-- Begin PASSAGE GIVEN --

LSM Storage Engine
In WeSQL, we developed an LSM-based storage engine named SmartEngine as a drop-in replacement for InnoDB. The LSM tree (Log-Structured Merge-Tree) is a data structure well-suited for write-intensive workloads. It appends data during writes instead of updating existing data, making it ideal for S3, which does not support random writes.
In contrast, InnoDB uses a B+ tree data structure, which generates a significant amount of random writes. This random write pattern is incompatible with S3, as object storage does not support such operations. While it's possible to convert InnoDB’s page modifications into an append-only format, this approach would lead to write amplification.
Structure
In SmartEngine, the LSM data structure consists of a MemTable, multiple Immutable MemTables, and a three-level tree structure: L0, L1, and L2 (there are only 3 levels, no more). Each level (L0, L1, L2) contains multiple extents, where each extent is 2MB in size and corresponds to a single object in S3. In SmartEngine, each index has its own independent LSM data structure. This means that if you have a table with both a primary key index and a secondary index, the table will have two separate LSM structures—one for each index.
Extents are contained within a tablespace, and the data of a table and its indexes are stored within that tablespace, which is generated when the table is created. This design ensures efficient organization and storage of both table data and index data across the different levels of the LSM structure.
Concepts
WAL
The Write-Ahead Log (WAL) is a key component of SmartEngine's durability and crash recovery mechanisms. When data is written to SmartEngine, it is first recorded in the WAL before being added to the in-memory MemTable. This ensures that even if a crash occurs before the data is fully persisted to S3, the WAL can be replayed during recovery to restore the in-memory state and ensure no data is lost. In SmartEngine, the WAL (Write-Ahead Log) is a global object, meaning that there is only a single WAL stream on a given node. All write operations for all tables and indexes are recorded in this single WAL.
MemTable
The MemTable is an in-memory structure where newly written data is temporarily stored before it is flushed to disk. It acts as a buffer for written data, allowing for fast writes and retrieval. The MemTable is also sorted, which enables efficient querying and retrieval of data while it resides in memory. When the MemTable reaches a certain size, it is flushed to disk as a new Level 0 (L0) in the LSM tree. The data in the MemTable is also backed by the WAL to ensure durability.
L0,L1,L2
In SmartEngine, data is organized into a Log-Structured Merge Tree (LSM Tree), which consists of multiple levels:
- L0 (Level 0): This is the initial level where flushed data from the MemTable is stored. L0 layers are unsorted and may overlap in key ranges.
- L1 (Level 1): As L0 layers accumulate, they are compacted and merged into L1, which is sorted and non-overlapping in key ranges.
- L2 (Level 2): L1 layer is further compacted and merged into L2, which is larger and more optimized for reads. Each level is progressively larger and more compacted than the previous, ensuring efficient storage and fast access to frequently read data. The LSM tree structure allows SmartEngine to handle high write throughput while maintaining efficient query performance by keeping the most recent data easily accessible in higher levels.

-- End PASSAGE GIVEN --
-- Begin INFORMATION PROVIDED --

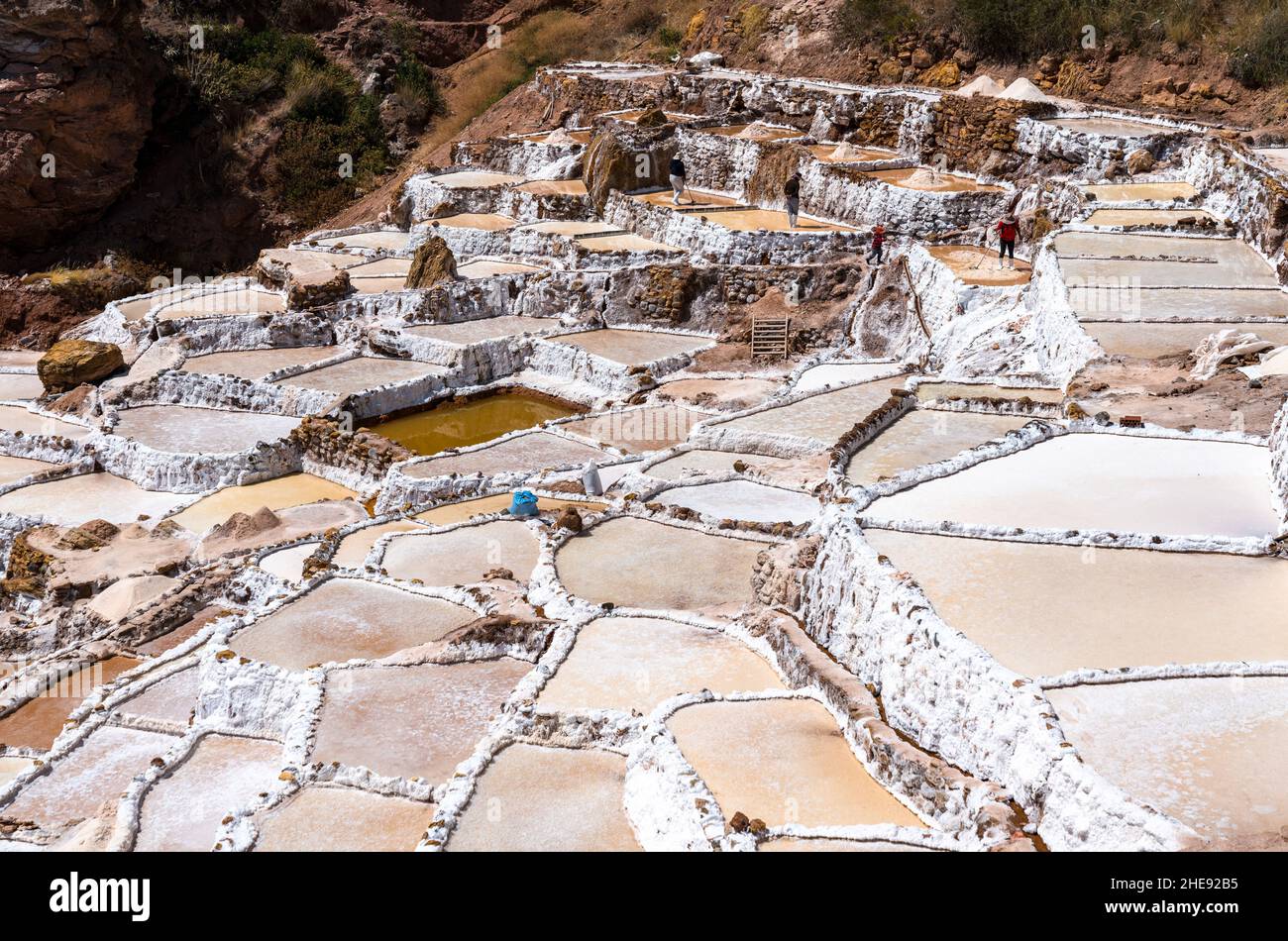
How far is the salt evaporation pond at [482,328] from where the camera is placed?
75.2 feet

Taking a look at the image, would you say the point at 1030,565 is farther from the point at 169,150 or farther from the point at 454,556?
the point at 169,150

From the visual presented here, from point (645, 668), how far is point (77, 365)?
15278 mm

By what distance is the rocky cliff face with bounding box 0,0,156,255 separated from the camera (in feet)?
98.1

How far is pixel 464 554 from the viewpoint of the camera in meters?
13.6

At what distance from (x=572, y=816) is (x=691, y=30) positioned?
32.5 m

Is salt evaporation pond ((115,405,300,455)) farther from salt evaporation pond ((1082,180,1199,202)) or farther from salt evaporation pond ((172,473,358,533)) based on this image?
salt evaporation pond ((1082,180,1199,202))

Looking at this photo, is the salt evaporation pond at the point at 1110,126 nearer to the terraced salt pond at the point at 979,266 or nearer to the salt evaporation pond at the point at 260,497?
the terraced salt pond at the point at 979,266

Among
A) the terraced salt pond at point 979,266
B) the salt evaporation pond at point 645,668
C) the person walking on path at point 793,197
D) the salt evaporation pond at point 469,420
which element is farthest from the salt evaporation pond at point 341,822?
the person walking on path at point 793,197

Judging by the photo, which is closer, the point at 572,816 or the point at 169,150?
the point at 572,816

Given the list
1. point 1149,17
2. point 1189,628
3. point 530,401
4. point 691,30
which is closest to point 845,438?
point 1189,628

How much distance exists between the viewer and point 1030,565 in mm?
9609

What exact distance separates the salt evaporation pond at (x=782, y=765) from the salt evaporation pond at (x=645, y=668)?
1.68 feet

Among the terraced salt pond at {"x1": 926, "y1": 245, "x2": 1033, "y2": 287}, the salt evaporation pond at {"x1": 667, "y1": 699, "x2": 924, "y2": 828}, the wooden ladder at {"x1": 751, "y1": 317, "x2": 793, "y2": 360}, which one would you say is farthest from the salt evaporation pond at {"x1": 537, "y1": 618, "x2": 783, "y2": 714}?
the wooden ladder at {"x1": 751, "y1": 317, "x2": 793, "y2": 360}

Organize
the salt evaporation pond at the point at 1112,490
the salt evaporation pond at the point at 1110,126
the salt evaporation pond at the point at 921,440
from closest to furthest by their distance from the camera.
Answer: the salt evaporation pond at the point at 1112,490
the salt evaporation pond at the point at 921,440
the salt evaporation pond at the point at 1110,126
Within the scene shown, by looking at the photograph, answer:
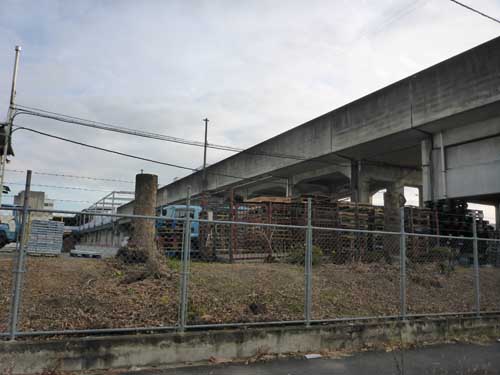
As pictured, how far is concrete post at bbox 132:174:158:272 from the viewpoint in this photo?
10.0 meters

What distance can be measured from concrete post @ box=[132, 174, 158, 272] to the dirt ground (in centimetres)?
74

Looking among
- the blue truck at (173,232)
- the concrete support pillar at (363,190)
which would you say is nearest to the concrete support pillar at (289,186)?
the concrete support pillar at (363,190)

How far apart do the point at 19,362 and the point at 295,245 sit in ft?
35.7

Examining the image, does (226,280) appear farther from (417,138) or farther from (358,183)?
(358,183)

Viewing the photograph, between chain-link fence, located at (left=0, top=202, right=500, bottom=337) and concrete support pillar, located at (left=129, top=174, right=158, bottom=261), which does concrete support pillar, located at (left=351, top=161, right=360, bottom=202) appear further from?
concrete support pillar, located at (left=129, top=174, right=158, bottom=261)

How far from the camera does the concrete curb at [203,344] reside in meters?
5.29

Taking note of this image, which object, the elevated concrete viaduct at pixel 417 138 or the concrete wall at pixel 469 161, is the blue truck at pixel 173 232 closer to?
the elevated concrete viaduct at pixel 417 138

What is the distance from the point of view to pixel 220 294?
859 centimetres

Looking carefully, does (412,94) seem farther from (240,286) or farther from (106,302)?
(106,302)

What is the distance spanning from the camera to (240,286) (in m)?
9.41

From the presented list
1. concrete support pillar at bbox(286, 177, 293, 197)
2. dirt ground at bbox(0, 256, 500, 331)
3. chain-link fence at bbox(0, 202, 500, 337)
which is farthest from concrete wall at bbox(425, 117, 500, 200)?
concrete support pillar at bbox(286, 177, 293, 197)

-- End INFORMATION PROVIDED --

TASK INSTRUCTIONS ▸ Resume the write-up on the SmartEngine LSM storage engine, continuing it from after its final sentence.

RESULT OF THE TASK ▸
Extent
An Extent is the physical storage unit within SmartEngine, representing a contiguous block of data stored on S3. Extents store the actual data in the system, including compressed and compacted data from the LSM tree. As data is flushed and compacted from higher levels (L0 → L1 → L2), it is written into extents, which can then be uploaded to S3 for long-term storage.
Block
A block in SmartEngine is the fundamental unit of data storage within an Extent. The extent is subdivided into blocks, each of which is typically 16KB in size. Each block contains a portion of the table's or index's data, and multiple blocks are grouped together within an extent. Blocks are compressed and sorted to optimize both storage space and query performance. When data is read from S3, it could be retrieved in block-sized chunks, allowing SmartEngine to efficiently manage I/O operations.
Manifest log
The manifest log is a log that records metadata and state changes related to the internal workings of SmartEngine. This includes structural changes to the LSM tree, schema updates, and other important events that need to be persisted for recovery and consistency. The manifest log helps ensure that SmartEngine can recover its internal state even in the case of a failure.
MetaSnapshot
A MetaSnapshot is a snapshot of SmartEngine's metadata, capturing the state of the LSM tree, extents, and other relevant metadata at a specific point in time. MetaSnapshots are periodically taken and uploaded to S3 as part of the overall data durability strategy, enabling SmartEngine to restore its state during recovery.
Tablespace
A Tablespace manages all the Extents associated with a table and its indexes, acting as a logical container that ensures efficient organization and storage. Extents within a tablespace are periodically compacted to reduce fragmentation and improve performance. By isolating each table and its indexes in their own tablespace, this design enhances scalability.
Write Path
The write path involves multiple stages, including the WAL, MemTable, flush, and compaction. Below is an overview of the different stages involved in the SmartEngine write path.
Writing WAL
When the MySQL Server writes data to SmartEngine, the data is first written to the WAL, which is similar to InnoDB’s redo log. WAL ensures durability by logging changes before they are fully committed to the storage system. Every write operation is appended to the WAL to safeguard the data in case of a crash or failure. If a system failure occurs, the WAL can be replayed during recovery to restore the in-memory state.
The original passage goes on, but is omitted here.